A few first-order statistics in Julia supporting three update modes: incremental (single observations), batch (multiple observations at once), and aggregate (combining statistics). Constant memory complexity independent of the number of observations.
Supports:
- mean / variance
- covariance / pearson's correlation
- welch's t-statistic
These implementations are constant memory, i.e. the internal state size is independent of the number of observations fed into it. There are other Julia packages that do (way more) incremental statistics, for example OnlineStats. The difference with OnlineStats that it does not do batch updates. Updates of batches of observations are faster than single observation updates.
First, a Pearson correlation example.

Dataset »
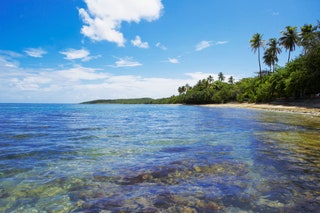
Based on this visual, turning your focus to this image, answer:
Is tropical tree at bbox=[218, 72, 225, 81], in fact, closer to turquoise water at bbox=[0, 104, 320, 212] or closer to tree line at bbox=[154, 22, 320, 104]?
tree line at bbox=[154, 22, 320, 104]

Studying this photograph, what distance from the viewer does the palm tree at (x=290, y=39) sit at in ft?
187

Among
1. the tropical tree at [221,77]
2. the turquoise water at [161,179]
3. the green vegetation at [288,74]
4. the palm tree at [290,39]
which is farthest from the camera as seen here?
the tropical tree at [221,77]

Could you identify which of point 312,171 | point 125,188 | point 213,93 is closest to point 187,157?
point 125,188

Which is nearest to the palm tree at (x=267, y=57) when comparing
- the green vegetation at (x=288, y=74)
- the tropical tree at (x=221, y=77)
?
the green vegetation at (x=288, y=74)

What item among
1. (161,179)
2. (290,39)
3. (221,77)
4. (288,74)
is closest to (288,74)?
(288,74)

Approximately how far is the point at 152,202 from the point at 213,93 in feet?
341

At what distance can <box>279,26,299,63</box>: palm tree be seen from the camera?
5703 cm

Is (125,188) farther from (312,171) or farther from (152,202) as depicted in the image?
(312,171)

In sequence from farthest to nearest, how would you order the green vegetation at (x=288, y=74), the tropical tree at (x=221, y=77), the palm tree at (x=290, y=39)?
1. the tropical tree at (x=221, y=77)
2. the palm tree at (x=290, y=39)
3. the green vegetation at (x=288, y=74)

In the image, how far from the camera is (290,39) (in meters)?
57.8

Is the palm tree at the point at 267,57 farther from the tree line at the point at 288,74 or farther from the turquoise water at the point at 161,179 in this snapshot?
the turquoise water at the point at 161,179

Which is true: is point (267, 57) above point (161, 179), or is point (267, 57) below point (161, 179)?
above

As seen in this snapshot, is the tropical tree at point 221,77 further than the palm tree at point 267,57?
Yes

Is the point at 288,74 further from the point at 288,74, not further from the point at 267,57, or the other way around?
the point at 267,57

What is being asked » Reproduce word for word the part of the Julia statistics text that begins at the words "A few first-order" and stops after "Pearson correlation example.". The records have nothing to do with this work.

Answer in full »
A few first-order statistics in Julia supporting three update modes: incremental (single observations), batch (multiple observations at once), and aggregate (combining statistics). Constant memory complexity independent of the number of observations.
Supports:
- mean / variance
- covariance / pearson's correlation
- welch's t-statistic
These implementations are constant memory, i.e. the internal state size is independent of the number of observations fed into it. There are other Julia packages that do (way more) incremental statistics, for example OnlineStats. The difference with OnlineStats that it does not do batch updates. Updates of batches of observations are faster than single observation updates.
First, a Pearson correlation example.